An employer commits an unfair labor practice under RCW 41.56.140(4), if it implements changes of a mandatory subject of bargaining for its union-represented employees without having exhausted its obligations under a collective bargaining statute.[4]No duty to bargain arises from a reiteration of established policy, or from a change which has no material effect on employee wages, hours, or working conditions.[5]In order for there to be a “unilat­eral change” giving rise to a duty to bargain, there must have been some material change from the status quo.[6]

There is nothing in PSE’s allegations that indicate the employer’s actions even rose to the level of a deviation from an existing policy. Even if it would have, the Commission has long declined to find unilateral changes on isolated deviations from existing policies. In City of Yakima, Decision 3564-A (PECB, 1991), the erroneous enforcement of a long-standing rule was not, by itself, a unilateral change giving rise to a duty to bargain. In Snohomish County, Decision 4995-B (PECB, 1996), the union failed to prove that the employer used a specific release form in fitness for duty evaluations on a consistent basis in the past, or that the employer had agreed to change the form and then failed to do so.[7]

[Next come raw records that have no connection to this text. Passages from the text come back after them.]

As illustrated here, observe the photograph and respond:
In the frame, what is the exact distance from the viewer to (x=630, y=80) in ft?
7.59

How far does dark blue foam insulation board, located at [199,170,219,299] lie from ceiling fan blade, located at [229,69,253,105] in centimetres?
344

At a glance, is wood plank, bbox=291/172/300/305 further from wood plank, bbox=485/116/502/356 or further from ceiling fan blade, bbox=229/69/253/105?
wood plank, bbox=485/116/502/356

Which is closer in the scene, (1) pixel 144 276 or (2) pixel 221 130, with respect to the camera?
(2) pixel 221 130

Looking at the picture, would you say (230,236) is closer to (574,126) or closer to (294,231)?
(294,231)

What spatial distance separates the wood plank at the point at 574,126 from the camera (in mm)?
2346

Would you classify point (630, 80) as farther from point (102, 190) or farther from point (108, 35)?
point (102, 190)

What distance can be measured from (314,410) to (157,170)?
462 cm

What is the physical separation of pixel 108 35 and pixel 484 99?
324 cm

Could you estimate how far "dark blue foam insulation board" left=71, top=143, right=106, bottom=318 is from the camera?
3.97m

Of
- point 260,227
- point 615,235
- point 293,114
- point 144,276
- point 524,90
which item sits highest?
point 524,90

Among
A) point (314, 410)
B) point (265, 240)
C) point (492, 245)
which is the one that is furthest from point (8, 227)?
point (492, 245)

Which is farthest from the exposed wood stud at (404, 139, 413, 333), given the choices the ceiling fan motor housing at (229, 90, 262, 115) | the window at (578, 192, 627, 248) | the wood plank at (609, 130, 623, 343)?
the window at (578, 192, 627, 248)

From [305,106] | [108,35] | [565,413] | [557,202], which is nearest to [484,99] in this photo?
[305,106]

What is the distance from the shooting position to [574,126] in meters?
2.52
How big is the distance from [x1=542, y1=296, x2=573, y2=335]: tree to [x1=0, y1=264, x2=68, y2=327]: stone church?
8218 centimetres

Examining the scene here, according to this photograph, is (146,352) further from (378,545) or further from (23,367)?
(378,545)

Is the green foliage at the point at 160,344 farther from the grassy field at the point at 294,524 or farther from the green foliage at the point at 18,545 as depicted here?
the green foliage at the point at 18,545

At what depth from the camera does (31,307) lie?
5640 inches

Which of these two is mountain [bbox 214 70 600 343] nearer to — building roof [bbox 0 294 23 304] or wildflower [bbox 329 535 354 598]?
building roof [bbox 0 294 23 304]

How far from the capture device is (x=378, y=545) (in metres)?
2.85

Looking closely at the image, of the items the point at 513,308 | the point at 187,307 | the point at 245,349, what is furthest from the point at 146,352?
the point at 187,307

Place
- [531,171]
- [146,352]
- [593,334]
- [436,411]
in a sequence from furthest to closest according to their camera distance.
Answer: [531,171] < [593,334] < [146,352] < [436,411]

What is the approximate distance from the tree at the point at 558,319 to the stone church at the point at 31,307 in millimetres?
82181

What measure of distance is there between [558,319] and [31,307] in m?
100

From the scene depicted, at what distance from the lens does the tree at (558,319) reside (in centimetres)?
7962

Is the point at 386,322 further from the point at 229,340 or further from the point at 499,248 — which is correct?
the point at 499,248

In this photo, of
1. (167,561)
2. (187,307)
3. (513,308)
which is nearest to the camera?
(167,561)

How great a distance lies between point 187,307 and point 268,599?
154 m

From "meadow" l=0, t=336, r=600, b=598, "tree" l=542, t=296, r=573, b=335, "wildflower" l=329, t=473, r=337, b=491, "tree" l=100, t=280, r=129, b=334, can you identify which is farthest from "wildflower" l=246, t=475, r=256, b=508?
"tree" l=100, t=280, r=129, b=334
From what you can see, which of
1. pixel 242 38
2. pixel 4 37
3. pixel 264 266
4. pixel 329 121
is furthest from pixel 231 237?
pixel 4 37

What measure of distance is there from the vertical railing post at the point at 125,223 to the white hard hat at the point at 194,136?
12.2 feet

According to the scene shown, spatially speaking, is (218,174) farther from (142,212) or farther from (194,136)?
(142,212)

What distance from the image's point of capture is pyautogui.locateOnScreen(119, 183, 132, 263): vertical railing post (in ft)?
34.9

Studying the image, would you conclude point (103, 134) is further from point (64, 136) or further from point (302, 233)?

An isolated instance does not rise to the level of a unilateral change, without indication that a normally bargain able specific past practice or policy of the employer was changed. In addition, a hypothetical vulnerability of other employees is not cause for a unilateral change violation.

The Interference Allegation

The complainant in this case makes no allegations of threats of reprisal or force or promises of benefit, and we find nothing in the allegations which would constitute the basis for an interfer­ence violation.

To establish an independent interference violation under RCW 41.56.140(1), a complainant needs to establish that a party engaged in conduct which employees could reasonably perceive as a threat of reprisal or force or promise of benefit associated with their union activity. City of Seattle, Decision 3066 (PECB, 1989), affirmed, Decision 3066-A (PECB, 1989).See, also, City of Pasco, Decision 3804-A (PECB, 1992), and cases cited therein.

To be entitled to a finding that there has been a derivative interference violation under RCW 41.56.140(1), a complainant must prove a violation of RCW 41.56.140(2), (3) and/or (4).Because violation of a collective bargaining agreement is not a violation of RCW 41.56.140(2), (3) or (4), there is no possibility of such a finding in this case.

NOW THEREFORE, it is

ORDERED

The dismissal of the complaint charging unfair labor practices filed in the above-captioned matter is AFFIRMED.

Issued at Olympia, Washington, on the day of December, 1998.

PUBLIC EMPLOYMENT RELATIONS COMMISSION

[SIGNED]

MARILYN GLENN SAYAN, Chairperson

[SIGNED]

SAM KINVILLE, Commissioner

[SIGNED]

JOSEPH W. DUFFY, Commissioner



[1]          Kennewick School District, Decision 6427 (PECB, 1998).

[2]          At that stage of the proceedings, all of the facts alleged in the complaint are assumed to be true and provable. The question at hand is whether the complaint, as filed, states a claim for relief available through unfair labor practice proceedings before the Commission.

[3]          The Executive Director cited City of Walla Walla, Decision 104 (PECB, 1976).

[4]          See, NLRB v. Katz, 369 U.S. 736 (1962); Federal Way School District, Decision 232-A (EDUC, 1977, citing NLRB v. Wooster Division of Borg-Warner, 356 U.S. 342 (1958), affirmed, Federal Way Education Association v. Public Employment Relations Commission, WPERR CD-57 (King County Superior Court, 1978); and Green River Community College, Decision 4008-A (CCOL, 1993).

[5]          Clark County Fire District 6, Decision 3428 (PECB, 1990); City of Yakima, Decision 3954 (PECB, 1991); and Green River Community College, Decision 4008-A (CCOL, 1993).

[6]          See, e.g., Kitsap County Fire District 7, 2872-A (PECB, 1988); Pierce County Fire District 3, Decision 4146 (PECB, 1992); King County, Decision 4258-A (PECB, 1994); City of Pasco, Decision 4197-A (PECB, 1994); and City of Yakima, Decision 3564-A (PECB, 1991).

[7]          See, also, City of Burlington, Decision 5841-A (PECB, 1997).